Factoryville native gets permission to fly drone for money

Factoryville native gets permission to fly drone for money



A Factoryville native is among the first Pennsylvanians to receive official permission to make money by flying drones.

Matt Sandherr, 33, operating under his fledgling business Diversified Drone, received a notice July 24 confirming he was exempt from certain Federal Aviation Administration regulations that would have stopped him from using his drone for commercial purposes.

Drone pilots have been able to fly their crafts as hobbyists for years, though FAA regulations have prohibited commercial use. The agency proposed new regulations in February that would clear the way for more commercial users. For now, seeking exemptions on a case-by-case basis has become the most common way to fly for money. The FAA granted the first exemption in July 2014 and has issued more than 900 since.

Mr. Sandherr’s application was submitted by Joseph Price of Corbett Price Law, a Scranton attorney trying to build his drone law practice. He submitted about 30 pages describing the drone’s airworthiness and Mr. Sandherr’s piloting ability. The user manuals that came with Mr. Sandherr’s DJI Phantom 2 drone were included in the application, he said.

“The Northeast Pennsylvania corridor is ripe for these kind of exemptions,” Mr. Price said. “(FAA officials) look for low-density populations.”

But Mr. Sandherr plans to explore the promise of drone flight outside Northeast Pennsylvania. He sold his Blakely-based car window tinting business, Mobile Tint Inc. Early this month, he packed up his drone and family and moved to Punta Gorda, Florida, where he hopes to start making promotional videos for charter fishermen and real estate firms, among others.

The drone can provide a new perspective on boating into a canal-front Florida property, he said.

“If you shot a nice drone video, you can, for real estate, demonstrate the trip in from the harbor…from an aerial point of view and share that with hundreds,” he said.

He recently made a video for a Florida friend who captains a fishing boat. It includes several aerial views of the boat cutting its way through brackish mangrove swamps.

“It was an amazing set of shots,” Mr. Sandherr said. “It just really illustrated the boat, the harbor, the set of islands.”

Mr. Sandherr began flying drones about three years ago, but has been interested in piloting since his first trip in a small plane around 10 years old. His first solo flight was one of the most exhilarating and terrifying experiences of his life.

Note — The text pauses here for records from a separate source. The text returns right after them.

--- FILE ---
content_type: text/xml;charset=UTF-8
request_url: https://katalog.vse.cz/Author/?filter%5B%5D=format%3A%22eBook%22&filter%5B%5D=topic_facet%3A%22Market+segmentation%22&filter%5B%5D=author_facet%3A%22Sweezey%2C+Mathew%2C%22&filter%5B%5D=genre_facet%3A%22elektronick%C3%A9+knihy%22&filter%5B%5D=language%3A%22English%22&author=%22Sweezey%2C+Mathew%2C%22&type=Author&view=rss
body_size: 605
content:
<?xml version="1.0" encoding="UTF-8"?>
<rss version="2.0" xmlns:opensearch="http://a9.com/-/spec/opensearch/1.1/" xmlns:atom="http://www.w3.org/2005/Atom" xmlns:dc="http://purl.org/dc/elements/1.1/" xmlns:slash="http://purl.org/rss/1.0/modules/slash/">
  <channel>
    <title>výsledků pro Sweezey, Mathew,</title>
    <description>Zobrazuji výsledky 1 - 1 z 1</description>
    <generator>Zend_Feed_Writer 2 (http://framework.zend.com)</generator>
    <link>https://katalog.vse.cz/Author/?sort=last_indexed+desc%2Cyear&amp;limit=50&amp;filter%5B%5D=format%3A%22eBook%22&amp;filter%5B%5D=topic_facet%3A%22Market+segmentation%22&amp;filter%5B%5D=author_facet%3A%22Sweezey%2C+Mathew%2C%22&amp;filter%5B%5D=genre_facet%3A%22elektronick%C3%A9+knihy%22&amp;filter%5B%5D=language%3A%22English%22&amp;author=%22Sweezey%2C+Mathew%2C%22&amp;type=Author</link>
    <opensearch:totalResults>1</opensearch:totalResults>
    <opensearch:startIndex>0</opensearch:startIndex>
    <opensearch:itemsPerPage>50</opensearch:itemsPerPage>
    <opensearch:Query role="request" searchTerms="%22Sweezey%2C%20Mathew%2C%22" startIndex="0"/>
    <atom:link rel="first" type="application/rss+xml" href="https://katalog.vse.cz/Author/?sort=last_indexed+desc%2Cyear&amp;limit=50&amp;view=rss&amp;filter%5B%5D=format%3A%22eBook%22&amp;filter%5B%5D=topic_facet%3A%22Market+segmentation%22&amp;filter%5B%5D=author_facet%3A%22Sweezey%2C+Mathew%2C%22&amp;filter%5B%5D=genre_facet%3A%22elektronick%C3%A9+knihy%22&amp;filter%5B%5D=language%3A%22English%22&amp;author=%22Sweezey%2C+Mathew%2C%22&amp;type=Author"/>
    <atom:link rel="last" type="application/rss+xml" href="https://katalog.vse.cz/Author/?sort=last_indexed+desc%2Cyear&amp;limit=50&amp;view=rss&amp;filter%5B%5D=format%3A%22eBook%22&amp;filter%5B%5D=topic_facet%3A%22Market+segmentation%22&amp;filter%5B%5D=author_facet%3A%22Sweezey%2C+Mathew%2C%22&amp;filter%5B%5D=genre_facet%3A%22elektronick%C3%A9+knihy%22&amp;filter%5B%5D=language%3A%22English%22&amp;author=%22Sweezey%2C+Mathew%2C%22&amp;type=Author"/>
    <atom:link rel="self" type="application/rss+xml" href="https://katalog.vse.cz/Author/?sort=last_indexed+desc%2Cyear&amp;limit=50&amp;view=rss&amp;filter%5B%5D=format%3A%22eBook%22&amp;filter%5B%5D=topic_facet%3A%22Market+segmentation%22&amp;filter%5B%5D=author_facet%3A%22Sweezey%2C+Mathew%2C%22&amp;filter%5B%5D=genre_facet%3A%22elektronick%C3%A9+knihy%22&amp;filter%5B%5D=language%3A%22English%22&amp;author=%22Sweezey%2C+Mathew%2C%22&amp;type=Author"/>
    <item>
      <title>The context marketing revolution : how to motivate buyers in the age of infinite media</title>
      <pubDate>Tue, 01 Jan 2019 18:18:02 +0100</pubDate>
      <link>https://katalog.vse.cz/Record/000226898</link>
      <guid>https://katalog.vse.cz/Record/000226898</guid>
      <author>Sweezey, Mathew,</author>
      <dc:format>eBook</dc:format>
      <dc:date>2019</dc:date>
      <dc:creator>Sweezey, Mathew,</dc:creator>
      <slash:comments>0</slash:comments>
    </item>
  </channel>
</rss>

“That’s the most incredible experience in the world, when somebody hops out and says, ‘I’ll be listening in on the radio, but if something goes wrong, it’s you,’” he said.

With its relatively low cost and versatility, the drone offers a new set of opportunities.

“It’s such an amazing piece of technology, the possibilities and the uses,” he said.

Around the country, aerial surveyors for farmers, mining companies and the oil and gas industry have received FAA permission, as have filmmakers and advertisers.

Mr. Price hopes other local drone operators will seek exemptions. He has also submitted an application for Access Aerial, started by University of Scranton systems administrators John Culkin and Lee DeAngelis. Theirs has not yet been granted.